Is India prepared yet?

Obstetricians explain that even as these options might be viable in the United Kingdom and Australia where they are more prevalent, there are multiple challenges for these to be carried out safely in India. While on one hand the infrastructure might not be adequate, on the other, the country has very less number of staff who can manage complications, if any, while the process is underway.

Dr Jayashree Sundar, lead consultant, Rainbow Children’s Hospital, explained that even as water birthing is believed to relieve a woman of labour pain to a certain extent, the risk factors involved are plenty.

“To begin with, the water has to be very clean. There are high chances of contracting infections if the water used in the procedure is contaminated. Also, managing the baby soon after birth is a challenge.
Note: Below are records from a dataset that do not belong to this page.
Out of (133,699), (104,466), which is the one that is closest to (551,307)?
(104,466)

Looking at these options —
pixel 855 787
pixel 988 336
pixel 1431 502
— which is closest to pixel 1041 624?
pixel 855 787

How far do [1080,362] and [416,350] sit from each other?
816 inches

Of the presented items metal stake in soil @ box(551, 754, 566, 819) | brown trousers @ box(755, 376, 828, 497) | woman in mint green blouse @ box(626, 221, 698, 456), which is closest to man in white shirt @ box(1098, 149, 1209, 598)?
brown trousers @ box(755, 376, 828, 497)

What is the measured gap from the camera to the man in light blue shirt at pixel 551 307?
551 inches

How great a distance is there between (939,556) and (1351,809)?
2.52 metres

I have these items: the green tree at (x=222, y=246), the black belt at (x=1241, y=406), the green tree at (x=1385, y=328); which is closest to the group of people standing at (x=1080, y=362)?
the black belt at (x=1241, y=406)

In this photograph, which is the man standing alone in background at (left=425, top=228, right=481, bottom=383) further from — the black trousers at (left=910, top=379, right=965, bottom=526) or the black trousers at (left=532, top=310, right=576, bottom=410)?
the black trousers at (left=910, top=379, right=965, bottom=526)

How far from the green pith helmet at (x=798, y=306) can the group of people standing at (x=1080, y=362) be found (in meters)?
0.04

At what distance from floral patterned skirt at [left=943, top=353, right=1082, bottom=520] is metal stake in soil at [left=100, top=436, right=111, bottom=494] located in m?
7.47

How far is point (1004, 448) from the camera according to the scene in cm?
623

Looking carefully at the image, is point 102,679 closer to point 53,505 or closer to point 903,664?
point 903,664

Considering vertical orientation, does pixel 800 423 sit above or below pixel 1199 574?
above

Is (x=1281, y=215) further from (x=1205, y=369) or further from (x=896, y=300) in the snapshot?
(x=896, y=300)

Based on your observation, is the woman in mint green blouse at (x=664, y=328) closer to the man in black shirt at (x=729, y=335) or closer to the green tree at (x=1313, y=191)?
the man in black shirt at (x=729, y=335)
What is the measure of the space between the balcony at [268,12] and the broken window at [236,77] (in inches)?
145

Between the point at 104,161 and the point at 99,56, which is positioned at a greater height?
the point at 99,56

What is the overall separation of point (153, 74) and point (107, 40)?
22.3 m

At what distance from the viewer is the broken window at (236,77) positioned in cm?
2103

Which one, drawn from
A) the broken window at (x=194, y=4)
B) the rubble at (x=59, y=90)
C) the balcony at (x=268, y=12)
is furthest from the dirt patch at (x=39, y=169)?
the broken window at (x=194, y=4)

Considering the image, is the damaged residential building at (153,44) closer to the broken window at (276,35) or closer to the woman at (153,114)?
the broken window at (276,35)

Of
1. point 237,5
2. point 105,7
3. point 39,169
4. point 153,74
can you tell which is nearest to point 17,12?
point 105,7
It has to be brought out immediately as it might swallow water,” she said.

While in the west midwives are trained to attend to such procedures, there are very few in India with such expertise, Dr Jayashree added.

“If one opts for such alternative procedures, there has to be medical help on stand-by. Also, one has to ensure that an ambulance is available at the doorstep to shift the patient to an emergency care facility if necessary. Considering the traffic issues here, it would be a risky option,” she said.

Dr Jayashree also insisted that there is a need to have guidelines on who would be allowed to carry out the procedure, the back-up facilities available and access to emergency care.